Playing around with ZFS

Using a bunch of USB drives for some testing

Written on 12/15/2012 by Patrick Bregman

Just for fun I constructed a ZFS filesystem out of four 8GByte USB sticks. This was also to get a feel for the system and now what I could expect. And, primarily, I wanted to toy around with the different compression algorithms because I could not find a good review of them. I had already created the ZFS filesystem a few days ago, and wanted to work with it this morning. But for some reason all the ZFS command could say was that it couldn't find any pools. Shit. Nice start of the day...

Because of this I decided to make a new pool, because there was no real data on it anyway. This time I went for a slightly different setup. Instead of a RAID-Z pool of 3 drives and 1 drive as cache, I went for a RAID10 setup. Simply said, I have two sets of two USB drives that are mirroring each other, and on top of that is a striping set, dividing the data between the disks. This leads to an almost double write performance. Instead of doing a very low 5MByte/s I'm now doing roughly 8MByte/s. Still, I don't have the feeling that anything is cached in RAM like it should. But that's for another time.
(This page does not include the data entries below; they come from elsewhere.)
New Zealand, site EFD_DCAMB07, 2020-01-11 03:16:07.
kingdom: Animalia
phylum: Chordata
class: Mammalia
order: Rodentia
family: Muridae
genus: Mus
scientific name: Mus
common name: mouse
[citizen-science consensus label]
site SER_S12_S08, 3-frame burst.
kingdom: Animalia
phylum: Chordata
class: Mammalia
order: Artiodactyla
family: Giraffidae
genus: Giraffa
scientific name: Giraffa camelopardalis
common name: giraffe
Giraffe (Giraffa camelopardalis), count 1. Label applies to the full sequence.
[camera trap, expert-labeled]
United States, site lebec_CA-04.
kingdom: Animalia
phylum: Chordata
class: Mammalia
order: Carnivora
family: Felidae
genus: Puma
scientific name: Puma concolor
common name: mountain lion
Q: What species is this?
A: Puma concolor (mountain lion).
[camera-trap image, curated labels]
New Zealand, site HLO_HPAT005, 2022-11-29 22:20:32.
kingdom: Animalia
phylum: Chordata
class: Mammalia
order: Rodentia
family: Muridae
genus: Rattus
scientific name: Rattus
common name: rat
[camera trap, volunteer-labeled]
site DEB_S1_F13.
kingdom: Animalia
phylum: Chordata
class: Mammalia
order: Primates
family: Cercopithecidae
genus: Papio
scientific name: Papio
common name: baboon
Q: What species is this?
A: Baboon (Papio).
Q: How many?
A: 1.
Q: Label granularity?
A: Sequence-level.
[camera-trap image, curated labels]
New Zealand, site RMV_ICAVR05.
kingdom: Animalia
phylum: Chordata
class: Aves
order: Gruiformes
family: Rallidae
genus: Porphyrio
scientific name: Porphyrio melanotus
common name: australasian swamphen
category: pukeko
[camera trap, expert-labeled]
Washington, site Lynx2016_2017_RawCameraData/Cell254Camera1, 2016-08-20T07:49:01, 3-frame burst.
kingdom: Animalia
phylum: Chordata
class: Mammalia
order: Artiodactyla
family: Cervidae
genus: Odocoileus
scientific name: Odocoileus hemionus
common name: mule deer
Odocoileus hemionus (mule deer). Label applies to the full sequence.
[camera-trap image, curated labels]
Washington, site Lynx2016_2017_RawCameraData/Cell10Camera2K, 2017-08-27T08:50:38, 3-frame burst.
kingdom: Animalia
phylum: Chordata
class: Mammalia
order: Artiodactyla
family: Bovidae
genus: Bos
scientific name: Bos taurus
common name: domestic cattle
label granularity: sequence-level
For now, let's focus on the compression algorithms. ZFS gives us a few options, those are:

  • ZLE - A very simple, very fast compression method. All it does is compressing runs of zeroes
  • GZIP - Good old gzip, you probably now it from the gzip command on your Unix/Linux/Mac OS X box with compression speed set to 6 (gzip -6)
  • GZIP-9 - As above, but with the compression speed set to 9 (gzip -9)
  • LZJB - Default for ZFS, not much information available. Only that it derives from LZRW1...

I'm not a compression expert, so I'm not going to talk about how all the different compression systems work. This is primarily because my knowledge of C/C++ is next to nothing, and all that code is written in C.

To test the different compression methods, I tried a few different things. Again, a little list:

  • A lot of bytes in the format 0x00 0xFF 0x00 0xFF, see GitHub for the source
  • Decompress the kernel source code 5 times into the ZFS volume
  • Write 512MByte of zero bytes to a file

To begin, I tried out writing roughly 128MB of 0x00 0xFF bytes with my zfs_test program which you can find on GitHub. This finished within a second on most compressions, except for ZLE. This is expected, as ZLE only compresses runs of zeroes and they aren't in this file. The results:

  • ZLE: No compression, filesize is 128MB or a ratio of 1:1 (1 byte on disk represents one byte of the input)
  • GZIP: 244.58x, filesize is 531kB or a ratio of 1:244.58 (1 byte on disk represents 244.58 bytes of the input)
  • GZIP-9: 244.58x, filesize is 531kB or a ratio of 1:244.58 (1 byte on disk represents 244.58 bytes of the input)
  • LZJB: 28.30x, filesize is 4627kB or a ratio of 1:28.30 (1 byte on disk represents 28.30 bytes of the input)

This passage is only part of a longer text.